The mental discipline involved in the work helped him avoid dwelling on his fate, but his body interposed frequent reminders of the losing battle it was fighting against the ptertha poison. His stomach and lungs seemed to be filling with hot coals, agonising cramps encircled his chest and occasional bouts of shivering made his writing almost illegible in places. So rapid was the progress of the symptoms that on reaching the end of his report he was dully surprised to find himself still conscious, still with some dregs of strength.
If I move away from here, he thought, the book can be picked up without delay, and with no risk to any man’s life.
He set the book down and marked its position by weighting it with his red-crested helmet. The effort of raising himself to his feet was much greater than he had anticipated. He was unable to prevent himself from swaying in vertiginous circles as he scanned his surroundings, which seemed to be a scene painted on slowly undulating cloth. Keero had brought all his men together and a fire had been lit to guide King Chakkell to the spot. The soldiers and their mounts formed a stationary, amorphous mass in the dimness, and there was little movement anywhere but for the near-continuous flickering of meteors against the dense fields of stars.

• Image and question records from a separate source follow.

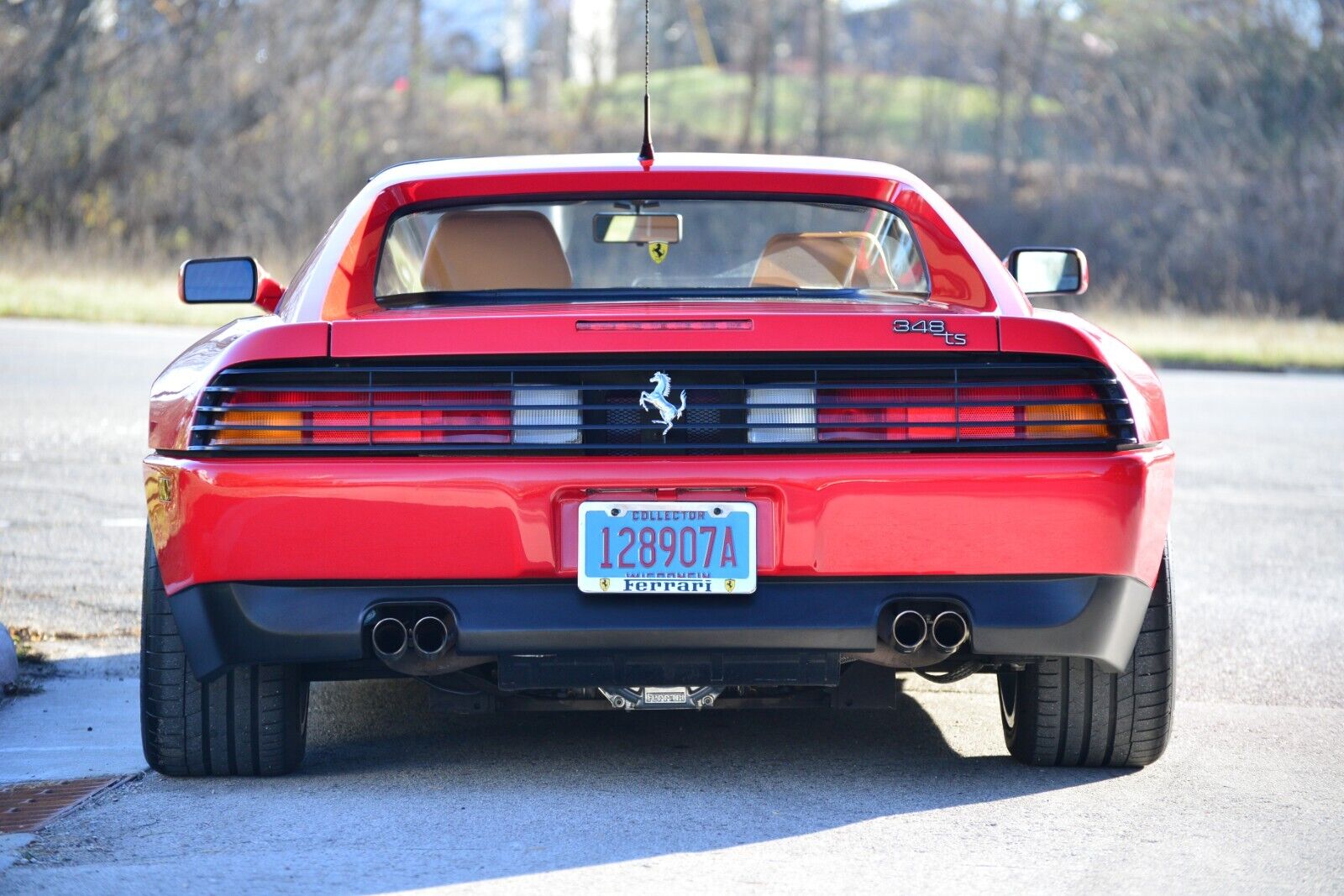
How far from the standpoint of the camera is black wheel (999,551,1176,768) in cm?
387

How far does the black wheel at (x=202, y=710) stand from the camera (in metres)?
3.76

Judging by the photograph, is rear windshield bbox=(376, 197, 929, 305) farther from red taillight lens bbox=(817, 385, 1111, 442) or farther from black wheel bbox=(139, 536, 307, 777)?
black wheel bbox=(139, 536, 307, 777)

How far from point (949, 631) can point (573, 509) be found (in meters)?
0.82

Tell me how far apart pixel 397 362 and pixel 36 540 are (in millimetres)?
4476

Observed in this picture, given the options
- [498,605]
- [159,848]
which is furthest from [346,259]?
[159,848]

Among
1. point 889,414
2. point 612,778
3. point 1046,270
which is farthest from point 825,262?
point 612,778

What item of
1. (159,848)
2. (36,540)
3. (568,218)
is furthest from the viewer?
(568,218)

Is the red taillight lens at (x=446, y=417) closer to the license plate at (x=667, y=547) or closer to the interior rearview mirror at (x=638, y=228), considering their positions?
the license plate at (x=667, y=547)

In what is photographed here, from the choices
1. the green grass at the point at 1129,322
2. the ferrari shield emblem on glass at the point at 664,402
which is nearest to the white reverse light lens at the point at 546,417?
the ferrari shield emblem on glass at the point at 664,402

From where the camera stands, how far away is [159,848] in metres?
3.31

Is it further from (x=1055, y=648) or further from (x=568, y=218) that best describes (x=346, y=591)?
(x=568, y=218)

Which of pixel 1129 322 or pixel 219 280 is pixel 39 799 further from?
pixel 1129 322

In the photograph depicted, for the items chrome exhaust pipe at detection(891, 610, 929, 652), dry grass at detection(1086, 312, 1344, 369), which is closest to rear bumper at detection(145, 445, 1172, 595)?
chrome exhaust pipe at detection(891, 610, 929, 652)

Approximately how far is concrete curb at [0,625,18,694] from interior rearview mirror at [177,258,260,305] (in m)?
1.09
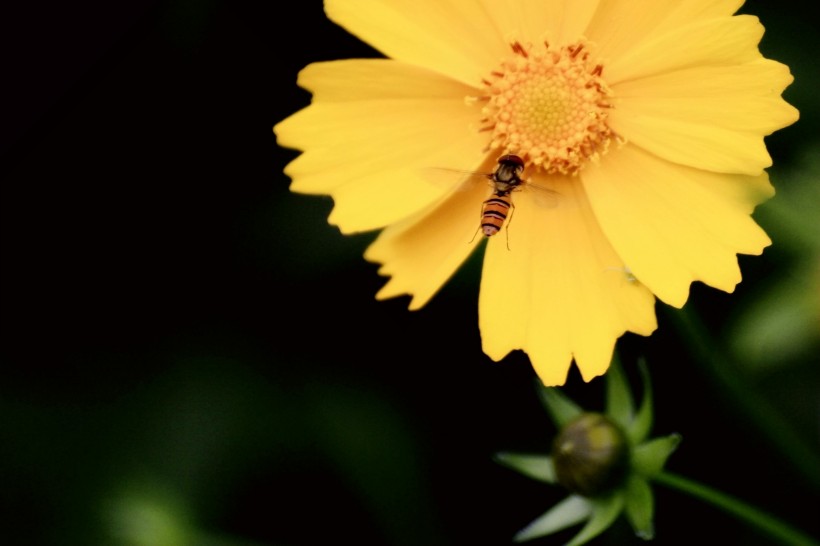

Gartasian guessed the men’s eyes were fixed on him. He turned and walked away from them, staggering grotesquely, blood beading into the grass from the fingers of his left hand. After some twenty paces his feet were snared by bracken and he pitched forward, to lie with his face buried in rough-haired fronds.
There was no point in trying to get up again. No point in trying to cling on to consciousness any longer. I’m coming back to you, Ronoda and little Hallie, he thought, closing his eyes on the universe. I’ll soon be with…
Chapter 4
When Toller Maraquine heard the bolt of his cell door being drawn his principal emotion was one of relief. He had been allowed writing materials, and all through the hours of littlenight he had sat with the pad on his knees, trying to compose a letter to Gesalla and Cassyll. His intention had been to explain and apologise, but explanation had proved impossible—how was he to find any shred of reason in what he had done?—and all he had written was one bald sentence. I am sorry.
The three words struck him as being an apt but dismal epitaph for a life that had been thrown away, and now he had a profound desire to get the last minutes of futility over and done with.
He stood up and faced the opening door, fully expecting to see an executioner accompanied by a squad of jailers. Instead, the widening rectangle revealed the paunchy form of King Chakkell, flanked by stone-faced members of his personal guard.
“Should I feel honoured?” Toller said. “Am I to be seen off by the King in person?”
Chakkell raised a leather-bound dispatch book of the type used by the Kolcorronian army. “Your astonishing good luck continues, Maraquine. Our game is on again. Come with me—I have need of you.” He grasped Toller’s arm with as much force as the executioner would have used and marched him into the passageway, where recently extinguished wicks still smoked and fumed in their sconces.